TASK DETAILS — Render every line of the records below as a numbered list, skipping blank lines. Leave the pictures out of your answer.

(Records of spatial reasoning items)
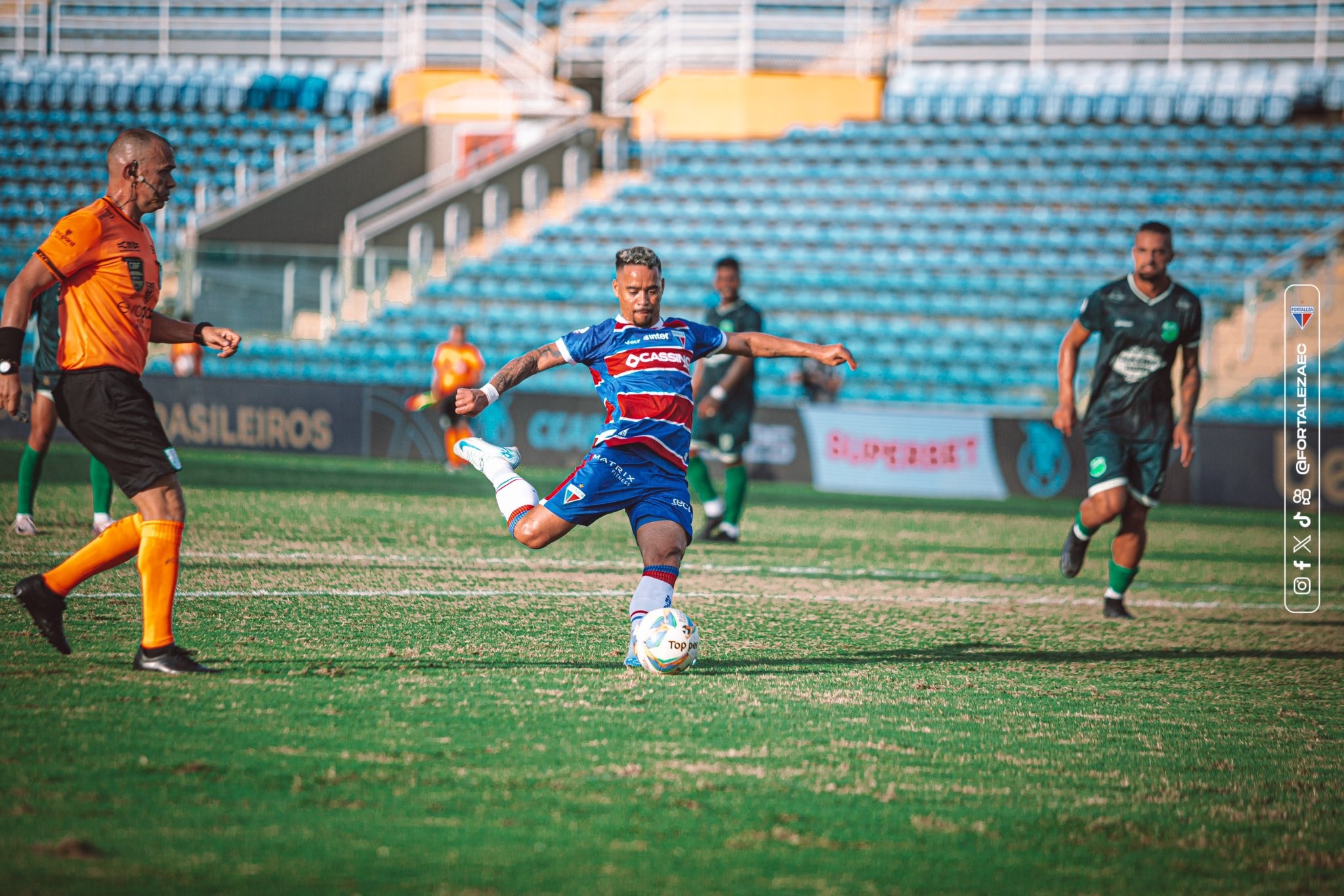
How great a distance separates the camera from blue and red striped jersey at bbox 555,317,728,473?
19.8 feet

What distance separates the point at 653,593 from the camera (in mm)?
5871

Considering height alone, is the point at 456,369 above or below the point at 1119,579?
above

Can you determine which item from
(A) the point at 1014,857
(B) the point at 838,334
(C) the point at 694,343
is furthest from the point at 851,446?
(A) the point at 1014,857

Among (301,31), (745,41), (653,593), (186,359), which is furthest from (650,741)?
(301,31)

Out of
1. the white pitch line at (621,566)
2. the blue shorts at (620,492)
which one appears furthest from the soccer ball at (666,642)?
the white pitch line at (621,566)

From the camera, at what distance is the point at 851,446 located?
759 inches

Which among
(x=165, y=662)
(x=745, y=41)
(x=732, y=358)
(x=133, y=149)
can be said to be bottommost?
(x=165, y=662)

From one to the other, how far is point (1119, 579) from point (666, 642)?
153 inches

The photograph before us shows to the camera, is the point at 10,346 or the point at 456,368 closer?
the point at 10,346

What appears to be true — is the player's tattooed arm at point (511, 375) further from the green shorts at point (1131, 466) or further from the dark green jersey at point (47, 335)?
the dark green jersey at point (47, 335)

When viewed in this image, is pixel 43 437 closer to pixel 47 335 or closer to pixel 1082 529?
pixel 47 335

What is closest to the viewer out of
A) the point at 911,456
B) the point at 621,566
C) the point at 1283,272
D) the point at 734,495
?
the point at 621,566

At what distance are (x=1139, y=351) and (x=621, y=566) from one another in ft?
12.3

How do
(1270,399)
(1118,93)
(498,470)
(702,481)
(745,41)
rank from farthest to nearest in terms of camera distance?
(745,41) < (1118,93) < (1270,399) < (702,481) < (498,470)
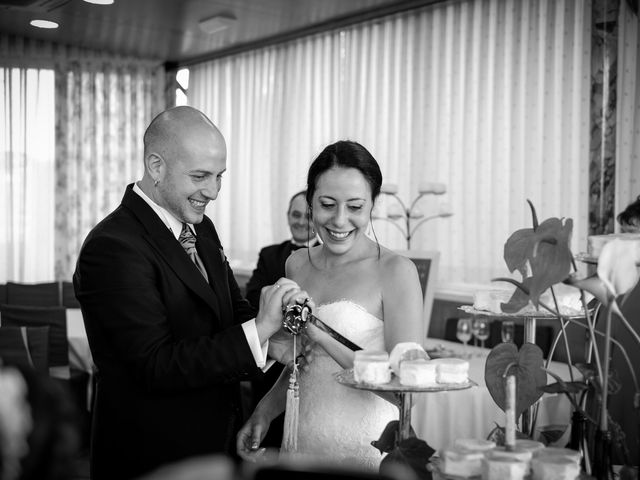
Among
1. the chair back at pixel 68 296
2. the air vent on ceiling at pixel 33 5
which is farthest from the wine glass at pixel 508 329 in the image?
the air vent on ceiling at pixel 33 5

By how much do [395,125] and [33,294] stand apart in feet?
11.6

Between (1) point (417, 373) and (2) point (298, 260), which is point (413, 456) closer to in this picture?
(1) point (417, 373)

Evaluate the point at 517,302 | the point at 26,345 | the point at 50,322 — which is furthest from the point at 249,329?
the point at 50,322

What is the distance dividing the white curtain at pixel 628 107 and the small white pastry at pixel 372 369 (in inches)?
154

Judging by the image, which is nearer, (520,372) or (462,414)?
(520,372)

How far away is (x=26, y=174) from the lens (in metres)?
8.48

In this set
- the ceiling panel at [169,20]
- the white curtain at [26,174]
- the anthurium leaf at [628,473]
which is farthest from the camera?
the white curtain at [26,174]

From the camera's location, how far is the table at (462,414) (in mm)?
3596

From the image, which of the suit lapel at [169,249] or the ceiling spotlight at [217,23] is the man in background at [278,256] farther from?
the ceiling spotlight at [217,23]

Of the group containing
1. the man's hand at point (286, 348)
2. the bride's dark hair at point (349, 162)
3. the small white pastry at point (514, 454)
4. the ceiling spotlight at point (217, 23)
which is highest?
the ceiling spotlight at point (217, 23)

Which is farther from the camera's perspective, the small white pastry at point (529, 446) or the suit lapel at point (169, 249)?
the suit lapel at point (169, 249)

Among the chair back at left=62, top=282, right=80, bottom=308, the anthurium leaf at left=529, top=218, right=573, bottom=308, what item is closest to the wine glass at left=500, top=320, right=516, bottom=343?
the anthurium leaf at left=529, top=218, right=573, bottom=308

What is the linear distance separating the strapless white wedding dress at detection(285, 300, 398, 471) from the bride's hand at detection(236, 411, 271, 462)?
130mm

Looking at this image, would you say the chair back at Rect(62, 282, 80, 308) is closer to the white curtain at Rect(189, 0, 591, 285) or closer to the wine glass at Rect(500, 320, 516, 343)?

REPLY TO THE EXERCISE —
1. How great a distance separates the camera from blue and red striped jersey at bbox 555,317,728,473?
2. 19.8 feet
3. What distance separates the point at 653,593 from the camera (in mm)?
4. 5871
5. Considering height alone, is the point at 456,369 above or below the point at 1119,579?
6. above
7. Can you determine which item from
8. (A) the point at 1014,857
9. (B) the point at 838,334
10. (C) the point at 694,343
11. is furthest from the point at 851,446?
12. (A) the point at 1014,857
13. Among (301,31), (745,41), (653,593), (186,359), which is furthest from (650,741)?
14. (301,31)
15. Out of
16. 1. the white pitch line at (621,566)
17. 2. the blue shorts at (620,492)
18. which one appears furthest from the soccer ball at (666,642)?
19. the white pitch line at (621,566)
20. From the camera, at what distance is the point at 851,446 located?
21. 759 inches
22. Which among
23. (x=165, y=662)
24. (x=745, y=41)
25. (x=732, y=358)
26. (x=133, y=149)
27. can be said to be bottommost?
28. (x=165, y=662)
29. From one to the other, how far is point (1119, 579) from point (666, 642)?
30. 153 inches
31. The photograph before us shows to the camera, is the point at 10,346 or the point at 456,368 closer?
32. the point at 10,346
33. What appears to be true — is the player's tattooed arm at point (511, 375) further from the green shorts at point (1131, 466) or further from the dark green jersey at point (47, 335)?
34. the dark green jersey at point (47, 335)
35. When viewed in this image, is pixel 43 437 closer to pixel 47 335 or closer to pixel 1082 529?
36. pixel 47 335
37. What is closest to the viewer out of
38. A) the point at 911,456
39. B) the point at 621,566
40. C) the point at 1283,272
41. D) the point at 734,495
42. ?
43. the point at 621,566
44. At what distance are (x=1139, y=351) and (x=621, y=566) from one another in ft?
45. 12.3
46. How do
47. (1270,399)
48. (1118,93)
49. (498,470)
50. (702,481)
51. (745,41)
52. rank from farthest to nearest in terms of camera distance?
53. (745,41) < (1118,93) < (1270,399) < (702,481) < (498,470)
54. Among
55. 1. the chair back at pixel 68 296
56. 2. the air vent on ceiling at pixel 33 5
57. which is farthest from the wine glass at pixel 508 329 in the image?
58. the air vent on ceiling at pixel 33 5
59. By how much do [395,125] and [33,294] stand apart in feet?
60. 11.6
61. Between (1) point (417, 373) and (2) point (298, 260), which is point (413, 456) closer to in this picture?
62. (1) point (417, 373)
63. Evaluate the point at 517,302 | the point at 26,345 | the point at 50,322 — which is furthest from the point at 249,329?
64. the point at 50,322
65. What is the distance dividing the white curtain at pixel 628 107 and the small white pastry at pixel 372 369 (in inches)?
66. 154
67. Judging by the image, which is nearer, (520,372) or (462,414)?
68. (520,372)
69. How far away is (x=26, y=174) from the lens (in metres)?
70. 8.48
71. In this set
72. - the ceiling panel at [169,20]
73. - the white curtain at [26,174]
74. - the anthurium leaf at [628,473]
75. which is farthest from the camera?
76. the white curtain at [26,174]
77. From the camera's location, how far is the table at (462,414) (in mm)?
78. 3596
79. From the image, which of the suit lapel at [169,249] or the ceiling spotlight at [217,23] is the man in background at [278,256] farther from?
80. the ceiling spotlight at [217,23]
81. Of the group containing
82. 1. the man's hand at point (286, 348)
83. 2. the bride's dark hair at point (349, 162)
84. 3. the small white pastry at point (514, 454)
85. 4. the ceiling spotlight at point (217, 23)
86. which is highest?
87. the ceiling spotlight at point (217, 23)
88. Which is farther from the camera's perspective, the small white pastry at point (529, 446) or the suit lapel at point (169, 249)?
89. the suit lapel at point (169, 249)
90. Among the chair back at left=62, top=282, right=80, bottom=308, the anthurium leaf at left=529, top=218, right=573, bottom=308, what item is closest to the wine glass at left=500, top=320, right=516, bottom=343?
91. the anthurium leaf at left=529, top=218, right=573, bottom=308
92. What is the linear distance separating the strapless white wedding dress at detection(285, 300, 398, 471) from the bride's hand at detection(236, 411, 271, 462)?
93. 130mm
94. Looking at this image, would you say the chair back at Rect(62, 282, 80, 308) is closer to the white curtain at Rect(189, 0, 591, 285) or closer to the wine glass at Rect(500, 320, 516, 343)?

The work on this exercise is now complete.